### WORK INSTRUCTION
Quote the text on indoor air pollution in India between "Around the world" and "5 in India.", inclusive.

According to a report from the WHO (World Health Organization), in India more children die as a result of exposure to INDOOR air pollution than they do from pollution outside. In 2016, 66,800 children under five died as a result of indoor pollution in India, 10% more than deaths associated with outdoor pollution.
Around the world more than 3 billion people still depend on polluting fuels, such as wood, coal, dung and kerosene to heat their homes and cook. Often women and children are most at risk, as they tend to spend more time in the home, close to the fire.
In India the problem is particularly urgent. More than half the population use solid fuels for cooking, as a result, many children are living in terribly polluted environments.
Young children are particularly vulnerable. Their lungs, organs and brains are still not fully developed. And children breathe faster than adults, so they take in more air. Together, these factors significantly increase their risk. After premature birth, acute respiratory infection caused by exposure to air pollution is the number one killer of children under 5 in India.
Despite the high death rate, it seems nothing is being done at government level to address India’s pollution crisis. Air pollution levels will rise to ‘severe’ and ‘hazardous’ this week and unlike China, where facemasks are a common sight, Indians do little to protect themselves from outdoor pollution. Furthermore many rich and middle class Indian families do not own an air purifier. With little or no pressure put on political parties to make the changes necessary to reduce pollution levels, a cleaner, pollution free India looks bleak.

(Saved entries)
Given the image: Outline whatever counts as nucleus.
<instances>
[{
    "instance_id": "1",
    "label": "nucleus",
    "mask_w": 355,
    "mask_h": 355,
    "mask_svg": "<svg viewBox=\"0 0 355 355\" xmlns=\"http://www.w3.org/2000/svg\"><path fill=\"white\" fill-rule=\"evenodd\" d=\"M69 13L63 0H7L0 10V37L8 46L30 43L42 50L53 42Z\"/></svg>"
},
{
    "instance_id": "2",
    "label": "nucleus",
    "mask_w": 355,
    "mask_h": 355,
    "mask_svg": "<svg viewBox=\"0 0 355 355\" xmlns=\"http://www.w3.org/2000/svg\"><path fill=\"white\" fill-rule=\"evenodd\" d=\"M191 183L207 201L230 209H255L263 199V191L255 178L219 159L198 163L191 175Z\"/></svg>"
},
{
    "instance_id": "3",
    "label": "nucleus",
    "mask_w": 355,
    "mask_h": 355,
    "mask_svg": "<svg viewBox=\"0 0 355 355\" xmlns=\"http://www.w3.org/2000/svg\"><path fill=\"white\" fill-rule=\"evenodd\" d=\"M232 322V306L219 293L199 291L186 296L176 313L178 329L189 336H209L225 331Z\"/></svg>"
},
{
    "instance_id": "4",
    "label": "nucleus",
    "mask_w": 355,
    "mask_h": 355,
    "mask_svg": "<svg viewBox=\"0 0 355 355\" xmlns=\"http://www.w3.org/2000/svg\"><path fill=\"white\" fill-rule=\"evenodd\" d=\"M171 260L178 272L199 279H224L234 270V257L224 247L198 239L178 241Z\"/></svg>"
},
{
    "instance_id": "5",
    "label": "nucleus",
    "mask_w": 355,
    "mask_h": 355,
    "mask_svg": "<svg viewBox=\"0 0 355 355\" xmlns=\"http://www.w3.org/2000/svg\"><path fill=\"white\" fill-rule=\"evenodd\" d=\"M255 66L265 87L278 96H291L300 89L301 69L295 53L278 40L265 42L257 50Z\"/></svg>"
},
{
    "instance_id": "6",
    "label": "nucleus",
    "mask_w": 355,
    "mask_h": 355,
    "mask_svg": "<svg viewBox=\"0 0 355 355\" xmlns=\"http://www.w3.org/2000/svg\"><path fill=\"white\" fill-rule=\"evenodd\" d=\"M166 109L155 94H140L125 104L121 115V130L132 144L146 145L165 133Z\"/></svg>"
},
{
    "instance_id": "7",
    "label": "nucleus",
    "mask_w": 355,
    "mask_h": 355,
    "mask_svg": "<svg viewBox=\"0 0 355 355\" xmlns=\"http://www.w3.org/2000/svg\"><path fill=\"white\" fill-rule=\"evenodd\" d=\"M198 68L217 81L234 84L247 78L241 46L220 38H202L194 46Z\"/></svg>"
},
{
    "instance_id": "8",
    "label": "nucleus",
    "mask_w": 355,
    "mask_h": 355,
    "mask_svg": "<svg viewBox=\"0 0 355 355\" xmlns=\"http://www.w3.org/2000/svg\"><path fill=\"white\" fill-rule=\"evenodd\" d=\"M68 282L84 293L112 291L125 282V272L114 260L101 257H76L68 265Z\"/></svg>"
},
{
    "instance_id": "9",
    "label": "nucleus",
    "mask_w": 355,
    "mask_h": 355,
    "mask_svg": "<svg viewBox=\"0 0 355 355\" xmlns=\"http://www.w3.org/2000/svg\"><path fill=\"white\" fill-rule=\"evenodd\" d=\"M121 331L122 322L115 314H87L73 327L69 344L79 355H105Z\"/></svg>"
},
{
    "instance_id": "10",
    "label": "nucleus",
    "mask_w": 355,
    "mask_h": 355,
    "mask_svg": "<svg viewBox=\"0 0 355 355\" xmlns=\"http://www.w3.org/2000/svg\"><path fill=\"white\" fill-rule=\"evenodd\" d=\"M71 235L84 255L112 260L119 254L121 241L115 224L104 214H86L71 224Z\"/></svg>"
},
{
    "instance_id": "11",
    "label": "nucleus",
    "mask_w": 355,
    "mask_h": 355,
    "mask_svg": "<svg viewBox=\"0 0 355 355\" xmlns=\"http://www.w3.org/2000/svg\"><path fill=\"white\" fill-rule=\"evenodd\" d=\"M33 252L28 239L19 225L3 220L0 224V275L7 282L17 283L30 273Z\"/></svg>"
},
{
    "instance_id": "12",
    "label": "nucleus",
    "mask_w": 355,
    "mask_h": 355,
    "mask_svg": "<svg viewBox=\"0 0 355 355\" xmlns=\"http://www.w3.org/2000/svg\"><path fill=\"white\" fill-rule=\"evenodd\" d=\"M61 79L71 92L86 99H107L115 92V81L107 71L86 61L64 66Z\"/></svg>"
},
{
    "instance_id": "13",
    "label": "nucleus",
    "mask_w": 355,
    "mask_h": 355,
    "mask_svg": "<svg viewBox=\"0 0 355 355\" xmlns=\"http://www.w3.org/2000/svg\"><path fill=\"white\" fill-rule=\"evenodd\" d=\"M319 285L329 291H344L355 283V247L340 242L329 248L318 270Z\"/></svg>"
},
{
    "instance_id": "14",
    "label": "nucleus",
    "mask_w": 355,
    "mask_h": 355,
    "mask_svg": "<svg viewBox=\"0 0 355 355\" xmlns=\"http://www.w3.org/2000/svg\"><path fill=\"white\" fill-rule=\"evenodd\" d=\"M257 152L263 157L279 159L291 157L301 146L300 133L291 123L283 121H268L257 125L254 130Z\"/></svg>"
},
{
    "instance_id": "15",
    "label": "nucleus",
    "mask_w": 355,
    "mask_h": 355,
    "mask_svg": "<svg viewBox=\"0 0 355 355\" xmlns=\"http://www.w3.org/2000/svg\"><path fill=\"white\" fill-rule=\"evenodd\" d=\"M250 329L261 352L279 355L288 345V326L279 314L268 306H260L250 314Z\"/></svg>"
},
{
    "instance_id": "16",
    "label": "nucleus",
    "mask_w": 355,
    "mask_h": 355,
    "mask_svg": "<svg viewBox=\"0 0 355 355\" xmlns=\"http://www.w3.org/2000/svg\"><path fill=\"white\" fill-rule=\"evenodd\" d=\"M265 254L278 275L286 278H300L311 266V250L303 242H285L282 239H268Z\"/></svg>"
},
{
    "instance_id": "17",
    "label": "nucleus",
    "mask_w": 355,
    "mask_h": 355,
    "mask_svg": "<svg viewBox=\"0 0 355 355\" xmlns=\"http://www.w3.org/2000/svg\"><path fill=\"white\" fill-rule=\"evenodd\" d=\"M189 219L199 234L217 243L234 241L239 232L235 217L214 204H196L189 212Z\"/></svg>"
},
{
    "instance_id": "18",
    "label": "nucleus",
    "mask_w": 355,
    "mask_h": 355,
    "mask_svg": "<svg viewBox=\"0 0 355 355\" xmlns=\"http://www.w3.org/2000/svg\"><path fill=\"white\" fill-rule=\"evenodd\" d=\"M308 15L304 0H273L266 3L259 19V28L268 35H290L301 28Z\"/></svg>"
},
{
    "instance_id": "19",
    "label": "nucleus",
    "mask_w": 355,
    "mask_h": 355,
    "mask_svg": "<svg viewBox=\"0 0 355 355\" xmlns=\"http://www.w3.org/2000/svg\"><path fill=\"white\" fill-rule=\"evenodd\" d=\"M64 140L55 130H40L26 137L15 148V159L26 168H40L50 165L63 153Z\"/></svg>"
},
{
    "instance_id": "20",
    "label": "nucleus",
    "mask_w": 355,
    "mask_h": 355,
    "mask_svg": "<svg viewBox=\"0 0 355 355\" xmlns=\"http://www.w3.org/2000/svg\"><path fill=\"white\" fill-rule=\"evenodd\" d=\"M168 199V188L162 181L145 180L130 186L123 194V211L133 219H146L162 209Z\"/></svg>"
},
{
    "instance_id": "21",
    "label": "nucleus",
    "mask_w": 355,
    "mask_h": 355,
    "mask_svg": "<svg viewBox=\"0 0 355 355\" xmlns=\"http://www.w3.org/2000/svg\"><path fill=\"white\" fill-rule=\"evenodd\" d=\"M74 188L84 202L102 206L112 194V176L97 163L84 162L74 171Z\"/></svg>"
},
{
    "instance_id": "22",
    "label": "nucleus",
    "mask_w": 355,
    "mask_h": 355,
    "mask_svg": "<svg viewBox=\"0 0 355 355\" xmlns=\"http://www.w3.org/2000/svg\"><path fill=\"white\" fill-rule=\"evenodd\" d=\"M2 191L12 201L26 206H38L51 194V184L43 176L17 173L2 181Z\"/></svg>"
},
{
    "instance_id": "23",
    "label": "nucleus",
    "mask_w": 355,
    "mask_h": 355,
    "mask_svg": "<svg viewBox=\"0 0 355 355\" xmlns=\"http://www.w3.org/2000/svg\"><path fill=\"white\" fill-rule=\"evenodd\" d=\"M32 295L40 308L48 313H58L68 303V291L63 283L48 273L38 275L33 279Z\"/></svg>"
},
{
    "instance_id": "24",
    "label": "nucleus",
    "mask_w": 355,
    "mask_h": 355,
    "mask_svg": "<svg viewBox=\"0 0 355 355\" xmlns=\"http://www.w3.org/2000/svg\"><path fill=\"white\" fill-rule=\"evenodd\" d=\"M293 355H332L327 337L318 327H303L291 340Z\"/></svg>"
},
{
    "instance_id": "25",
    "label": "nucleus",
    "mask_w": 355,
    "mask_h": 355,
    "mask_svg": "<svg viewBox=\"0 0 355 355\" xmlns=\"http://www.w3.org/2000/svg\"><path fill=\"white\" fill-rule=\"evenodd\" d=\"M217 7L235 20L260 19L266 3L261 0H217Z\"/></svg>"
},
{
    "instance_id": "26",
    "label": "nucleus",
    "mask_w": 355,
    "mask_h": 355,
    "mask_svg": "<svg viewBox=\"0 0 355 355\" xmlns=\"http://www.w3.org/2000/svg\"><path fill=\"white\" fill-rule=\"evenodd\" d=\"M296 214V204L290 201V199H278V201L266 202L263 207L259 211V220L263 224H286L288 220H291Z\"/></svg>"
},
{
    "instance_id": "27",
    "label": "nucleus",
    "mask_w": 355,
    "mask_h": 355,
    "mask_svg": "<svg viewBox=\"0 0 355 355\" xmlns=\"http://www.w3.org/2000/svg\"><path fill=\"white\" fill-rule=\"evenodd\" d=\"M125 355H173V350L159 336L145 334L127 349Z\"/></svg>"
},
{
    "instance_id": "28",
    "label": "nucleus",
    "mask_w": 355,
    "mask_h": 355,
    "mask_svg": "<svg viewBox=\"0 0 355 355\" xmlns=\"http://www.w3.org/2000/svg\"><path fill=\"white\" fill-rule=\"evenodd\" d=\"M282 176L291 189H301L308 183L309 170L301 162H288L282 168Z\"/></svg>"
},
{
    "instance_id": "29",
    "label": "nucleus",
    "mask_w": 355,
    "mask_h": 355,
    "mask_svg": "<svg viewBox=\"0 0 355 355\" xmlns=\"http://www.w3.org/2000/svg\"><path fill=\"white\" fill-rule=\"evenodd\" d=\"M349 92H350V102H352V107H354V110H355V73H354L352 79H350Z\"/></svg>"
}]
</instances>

### TASK ANSWER
Around the world more than 3 billion people still depend on polluting fuels, such as wood, coal, dung and kerosene to heat their homes and cook. Often women and children are most at risk, as they tend to spend more time in the home, close to the fire.
In India the problem is particularly urgent. More than half the population use solid fuels for cooking, as a result, many children are living in terribly polluted environments.
Young children are particularly vulnerable. Their lungs, organs and brains are still not fully developed. And children breathe faster than adults, so they take in more air. Together, these factors significantly increase their risk. After premature birth, acute respiratory infection caused by exposure to air pollution is the number one killer of children under 5 in India.